Comment: Aggregation, not creation (Score 1) 139

by PAPPP (#37717262) Attached to: Google Buzz Buzzing Away
I'm not surprised, because it is eminently clear that Google wants to concentrate their social features on Plus (in effect, to compete with Facebook by cloning Facebook), but I am still disappointed.
I genuinely like Buzz; it aggregates activity from a whole range of services that I don't care to deal with (personal blogs, google reader, twitter, tumblr, etc.) for easy reading, instead of being another one of those services (Hi Plus!). It was even better because it used an open standard mechanism for identity management to do what it did.
Apparently the APIs for re-posting into Plus from external sites are starting to come together, so I guess that is the migration plan, even though it isn't as open or convenient. It would be nice if Google would set up rel=me peering behavior for plus to replace the functionality.
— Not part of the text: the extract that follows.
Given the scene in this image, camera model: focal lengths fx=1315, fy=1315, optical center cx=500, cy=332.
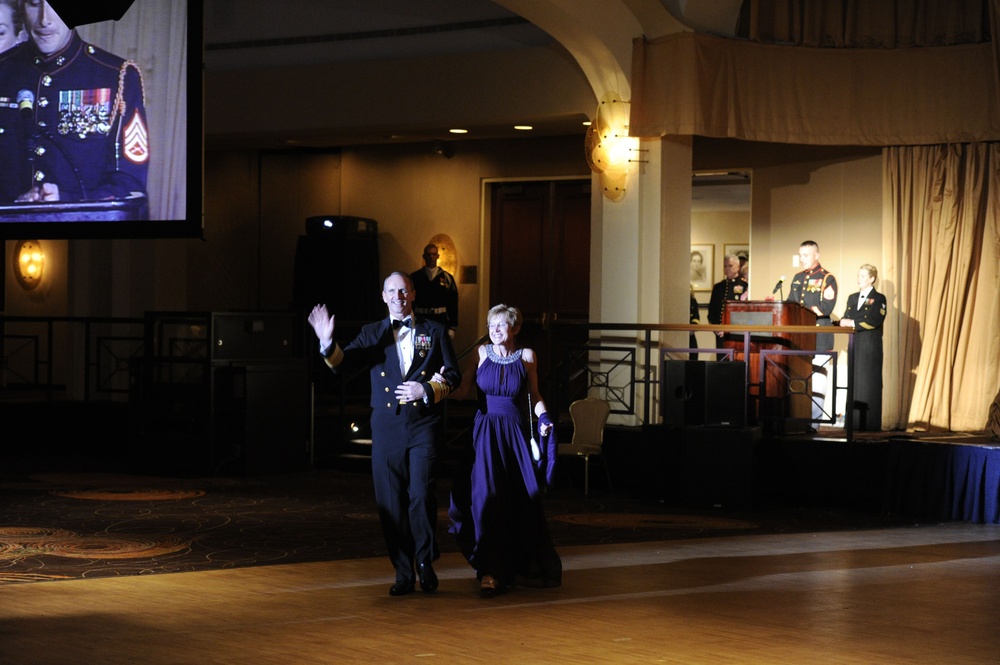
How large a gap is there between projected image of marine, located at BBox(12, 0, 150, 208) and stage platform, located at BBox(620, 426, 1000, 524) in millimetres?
4130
Comment: Cluster software & GPU experence (Score 5, Informative) 387

by PAPPP (#37392828) Attached to: Ask Slashdot: Best Use For a New Supercomputing Cluster?
I assume this is an epic troll, but am going to give an honest answer anyway, because there are some legitimate questions buried in there.
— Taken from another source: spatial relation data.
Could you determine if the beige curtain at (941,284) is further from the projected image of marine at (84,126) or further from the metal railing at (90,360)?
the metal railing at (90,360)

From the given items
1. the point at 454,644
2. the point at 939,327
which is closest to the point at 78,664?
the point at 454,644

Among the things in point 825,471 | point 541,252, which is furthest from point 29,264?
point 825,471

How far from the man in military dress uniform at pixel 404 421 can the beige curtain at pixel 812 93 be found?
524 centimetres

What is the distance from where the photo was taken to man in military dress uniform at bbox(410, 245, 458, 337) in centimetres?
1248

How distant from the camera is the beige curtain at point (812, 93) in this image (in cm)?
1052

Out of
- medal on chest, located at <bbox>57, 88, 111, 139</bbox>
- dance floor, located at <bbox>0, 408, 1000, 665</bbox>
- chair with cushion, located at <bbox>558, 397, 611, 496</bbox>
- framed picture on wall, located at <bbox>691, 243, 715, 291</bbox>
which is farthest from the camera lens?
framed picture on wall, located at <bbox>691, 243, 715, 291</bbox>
I work with a aggregate.org a university research group which has a decent claim to having built the very first Linux PC Cluster, set some records with them (KLAT2 and KASY0 were both ours), and still operates a number of Linux clusters, including some containing GPUs, so I feel like I have some idea of the lay of cluster technology. It is *way* overdue for an update (and one is in progress, we swear!), but we also maintain TLDP's widely circulated Parallel Processing HOWTO, which was the goto resource for this kind of question for some time.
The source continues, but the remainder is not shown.